**EXERCISE AIM**
Find the line that contains "Examining this photograph, is"; then retype it and each line after it, exactly, through the final line of the data below.

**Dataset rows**
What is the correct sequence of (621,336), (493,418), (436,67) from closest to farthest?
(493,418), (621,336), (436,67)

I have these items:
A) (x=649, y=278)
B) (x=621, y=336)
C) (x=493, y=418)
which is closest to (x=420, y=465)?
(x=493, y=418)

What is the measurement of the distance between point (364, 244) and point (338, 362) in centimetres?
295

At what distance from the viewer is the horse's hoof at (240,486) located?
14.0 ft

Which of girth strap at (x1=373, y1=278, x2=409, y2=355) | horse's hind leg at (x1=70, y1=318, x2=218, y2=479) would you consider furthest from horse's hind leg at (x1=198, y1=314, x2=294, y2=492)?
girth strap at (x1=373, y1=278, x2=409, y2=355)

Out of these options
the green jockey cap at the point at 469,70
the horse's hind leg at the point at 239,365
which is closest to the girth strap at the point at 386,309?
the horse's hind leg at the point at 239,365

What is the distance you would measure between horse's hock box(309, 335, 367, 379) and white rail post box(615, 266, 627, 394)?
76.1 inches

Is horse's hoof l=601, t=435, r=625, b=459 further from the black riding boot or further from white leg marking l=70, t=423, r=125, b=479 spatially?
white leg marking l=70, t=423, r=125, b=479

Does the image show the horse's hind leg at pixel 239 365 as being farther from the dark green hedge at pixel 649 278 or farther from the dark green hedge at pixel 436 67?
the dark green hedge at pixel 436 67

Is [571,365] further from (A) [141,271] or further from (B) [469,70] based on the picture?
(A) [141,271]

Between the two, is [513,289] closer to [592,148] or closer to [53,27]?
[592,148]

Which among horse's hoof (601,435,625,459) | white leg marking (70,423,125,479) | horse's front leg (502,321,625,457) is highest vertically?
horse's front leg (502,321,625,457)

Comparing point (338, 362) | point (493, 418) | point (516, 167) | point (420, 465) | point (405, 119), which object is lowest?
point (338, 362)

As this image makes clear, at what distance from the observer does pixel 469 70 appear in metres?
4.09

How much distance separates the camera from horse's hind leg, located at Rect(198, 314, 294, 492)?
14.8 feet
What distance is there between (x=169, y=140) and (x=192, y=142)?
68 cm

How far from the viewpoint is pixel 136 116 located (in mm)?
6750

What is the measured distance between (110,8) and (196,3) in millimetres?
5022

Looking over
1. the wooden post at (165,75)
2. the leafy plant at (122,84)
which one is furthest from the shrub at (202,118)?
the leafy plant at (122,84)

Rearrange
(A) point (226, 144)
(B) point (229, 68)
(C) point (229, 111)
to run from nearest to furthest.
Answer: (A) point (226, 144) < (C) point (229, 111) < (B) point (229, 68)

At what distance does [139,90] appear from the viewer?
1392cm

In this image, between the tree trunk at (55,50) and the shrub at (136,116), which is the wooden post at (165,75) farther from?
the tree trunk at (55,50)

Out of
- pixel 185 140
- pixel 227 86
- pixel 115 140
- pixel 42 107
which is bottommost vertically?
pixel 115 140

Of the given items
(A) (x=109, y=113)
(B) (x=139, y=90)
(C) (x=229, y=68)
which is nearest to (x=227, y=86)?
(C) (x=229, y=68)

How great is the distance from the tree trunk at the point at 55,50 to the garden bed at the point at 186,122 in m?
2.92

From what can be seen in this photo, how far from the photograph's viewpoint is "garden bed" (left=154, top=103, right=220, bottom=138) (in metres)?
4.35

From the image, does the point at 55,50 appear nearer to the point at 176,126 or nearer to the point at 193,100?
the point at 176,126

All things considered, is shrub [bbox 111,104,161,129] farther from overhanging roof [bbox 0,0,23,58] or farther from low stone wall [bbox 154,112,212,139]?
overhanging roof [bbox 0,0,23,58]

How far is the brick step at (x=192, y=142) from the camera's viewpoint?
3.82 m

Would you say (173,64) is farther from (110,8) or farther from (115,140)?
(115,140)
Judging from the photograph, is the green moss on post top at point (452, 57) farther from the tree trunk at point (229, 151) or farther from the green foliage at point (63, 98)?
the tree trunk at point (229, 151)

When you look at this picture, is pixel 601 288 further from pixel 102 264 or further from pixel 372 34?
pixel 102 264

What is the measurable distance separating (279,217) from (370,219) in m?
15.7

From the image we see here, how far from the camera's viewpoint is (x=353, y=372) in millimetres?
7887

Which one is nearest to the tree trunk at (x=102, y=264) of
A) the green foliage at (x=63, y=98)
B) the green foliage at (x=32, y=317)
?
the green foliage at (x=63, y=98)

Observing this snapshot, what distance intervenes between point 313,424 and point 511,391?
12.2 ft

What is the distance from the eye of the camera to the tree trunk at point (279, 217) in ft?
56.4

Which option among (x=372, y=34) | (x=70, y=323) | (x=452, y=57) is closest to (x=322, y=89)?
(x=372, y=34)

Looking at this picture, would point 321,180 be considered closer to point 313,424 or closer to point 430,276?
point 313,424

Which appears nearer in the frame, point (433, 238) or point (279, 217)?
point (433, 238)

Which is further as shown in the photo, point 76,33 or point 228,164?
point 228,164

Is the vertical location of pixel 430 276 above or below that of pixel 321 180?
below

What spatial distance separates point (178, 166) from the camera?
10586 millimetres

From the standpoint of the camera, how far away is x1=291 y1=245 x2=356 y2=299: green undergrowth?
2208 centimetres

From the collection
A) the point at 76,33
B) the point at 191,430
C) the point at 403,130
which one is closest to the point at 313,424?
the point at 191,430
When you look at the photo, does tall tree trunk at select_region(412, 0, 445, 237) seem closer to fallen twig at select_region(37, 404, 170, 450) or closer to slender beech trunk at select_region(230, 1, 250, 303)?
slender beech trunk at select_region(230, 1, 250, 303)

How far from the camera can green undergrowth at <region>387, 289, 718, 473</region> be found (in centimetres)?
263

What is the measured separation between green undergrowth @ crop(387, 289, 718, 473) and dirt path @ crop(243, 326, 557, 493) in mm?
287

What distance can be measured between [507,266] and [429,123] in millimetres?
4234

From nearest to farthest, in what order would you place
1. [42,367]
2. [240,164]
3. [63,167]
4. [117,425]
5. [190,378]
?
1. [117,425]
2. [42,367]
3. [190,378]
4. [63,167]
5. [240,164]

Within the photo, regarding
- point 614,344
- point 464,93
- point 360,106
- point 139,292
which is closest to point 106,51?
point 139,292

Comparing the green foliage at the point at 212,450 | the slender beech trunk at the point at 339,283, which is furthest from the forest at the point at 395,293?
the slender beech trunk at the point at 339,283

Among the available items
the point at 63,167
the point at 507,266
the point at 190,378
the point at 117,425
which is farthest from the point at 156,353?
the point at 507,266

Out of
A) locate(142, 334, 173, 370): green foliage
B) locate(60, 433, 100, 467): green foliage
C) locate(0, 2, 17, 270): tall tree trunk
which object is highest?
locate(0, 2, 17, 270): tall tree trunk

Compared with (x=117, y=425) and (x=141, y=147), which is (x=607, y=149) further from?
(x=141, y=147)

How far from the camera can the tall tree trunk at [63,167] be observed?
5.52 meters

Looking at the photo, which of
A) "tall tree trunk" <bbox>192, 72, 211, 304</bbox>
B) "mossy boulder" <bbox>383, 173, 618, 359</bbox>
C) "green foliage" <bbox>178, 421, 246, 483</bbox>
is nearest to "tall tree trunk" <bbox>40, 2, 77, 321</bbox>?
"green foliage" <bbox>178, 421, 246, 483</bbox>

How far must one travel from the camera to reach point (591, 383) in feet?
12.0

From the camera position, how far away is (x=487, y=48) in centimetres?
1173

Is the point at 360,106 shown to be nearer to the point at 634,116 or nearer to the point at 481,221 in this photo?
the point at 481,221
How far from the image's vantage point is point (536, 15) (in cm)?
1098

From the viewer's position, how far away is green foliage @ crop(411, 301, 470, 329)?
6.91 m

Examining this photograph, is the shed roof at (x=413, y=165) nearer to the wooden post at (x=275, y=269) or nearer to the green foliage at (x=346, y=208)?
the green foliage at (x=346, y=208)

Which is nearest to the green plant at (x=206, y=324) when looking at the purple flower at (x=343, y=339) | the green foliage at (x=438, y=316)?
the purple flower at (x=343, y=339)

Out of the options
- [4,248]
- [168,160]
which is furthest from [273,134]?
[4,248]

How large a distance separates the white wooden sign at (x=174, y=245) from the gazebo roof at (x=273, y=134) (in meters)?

**PROBLEM SOLUTION**
Examining this photograph, is the shed roof at (x=413, y=165) nearer to the wooden post at (x=275, y=269) or nearer to the green foliage at (x=346, y=208)?
the green foliage at (x=346, y=208)

Which is nearest to the green plant at (x=206, y=324) when looking at the purple flower at (x=343, y=339) | the green foliage at (x=438, y=316)?
the purple flower at (x=343, y=339)

Out of the options
- [4,248]
- [168,160]
which is furthest from [273,134]?
[4,248]

How large a distance separates the white wooden sign at (x=174, y=245) from the gazebo roof at (x=273, y=134) (in meters)?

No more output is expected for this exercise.